Die ukrainische Familie Buchna mit der deutschen Gastfamilie Vöcker (v.l.n.r.): Paul Vöcker, Anastasia Buchna mit ihrer Mutter Larisa, Lina, Martina und Thomas Vöcker, David Porvatov. / Foto: Marco Stepniak
In Weihnachtsgeschichten, -büchern und -filmen geht es immer um Wunder, die dank der Güte und des Glücks von Menschen geschehen. In schweren Zeiten wie diesen stärkt und erwärmt jede freundliche Geste das Herz und hilft uns Ukrainer*innen, diese Kriegstragödie zu überstehen. Russlands Überfall auf die Ukraine hat Tausende Menschenleben vernichtet und viele Familien auseinandergerissen. Doch es gibt auch Tausende von Menschen, die sich erst durch den Krieg kennengelernt haben und sich gegenseitig helfen.
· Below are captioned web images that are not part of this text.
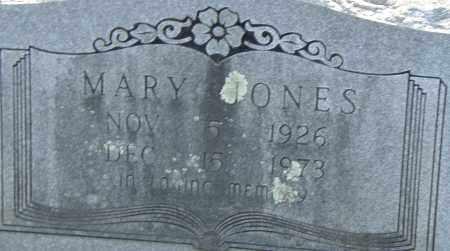 JONES, MARY - Pulaski County, Arkansas | MARY JONES - Arkansas Gravestone Photos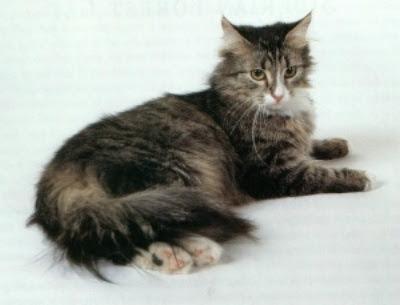 Foto Kucing Siberian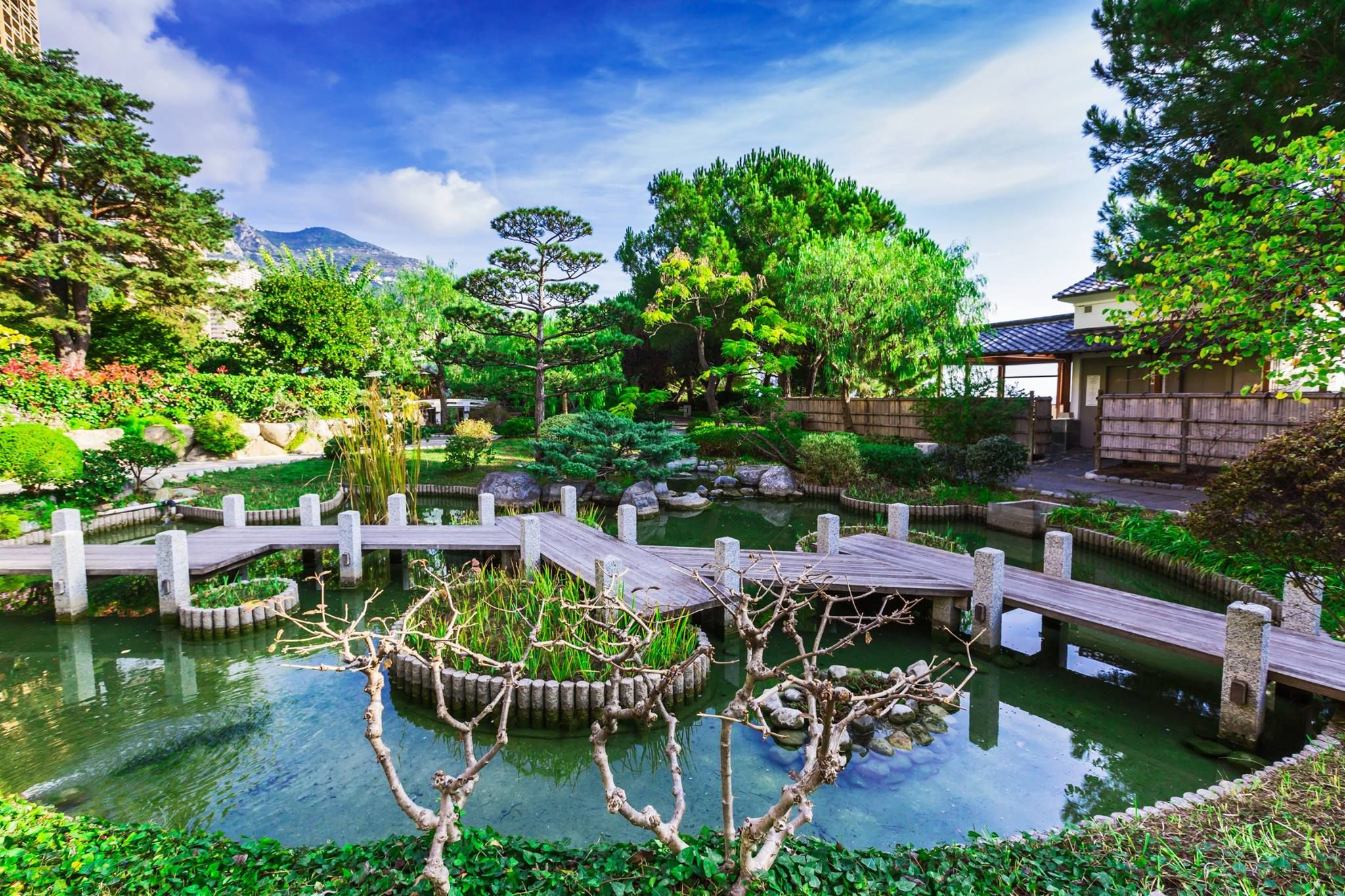 Jardin japonais MONACO Pinterest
Das ist das Wunder.
Für mich ist ein solches Wunder die Begegnung mit der Familie Vöcker aus Ahaus-Ottenstein. Sie öffneten uns die Tür ihres Hauses, als meine Familie ihres in der Ukraine verlassen musste. Thomas und Martina Vöcker sowie ihre Kinder Paul und Lina waren unsere Retter in der Not, sozusagen unsere Weihnachtsengel. Ein weiterer Engel ist für mich auch Ursula Wagner, eine Freiwillige in Ottenstein, die mir geholfen hat, als Journalistin beim Genossenschaftsverband beschäftigt zu werden. Unsere Geschichte mit der Familie Vöcker steht für die große Solidarität und Unterstützung, die viele deutsche Bürger*innen gegenüber Geflüchteten aus der Ukraine zeigen. Und diese Hilfe ist genauso wichtig wie die militärische und finanzielle Unterstützung der deutschen Regierung für die Ukrainer*innen.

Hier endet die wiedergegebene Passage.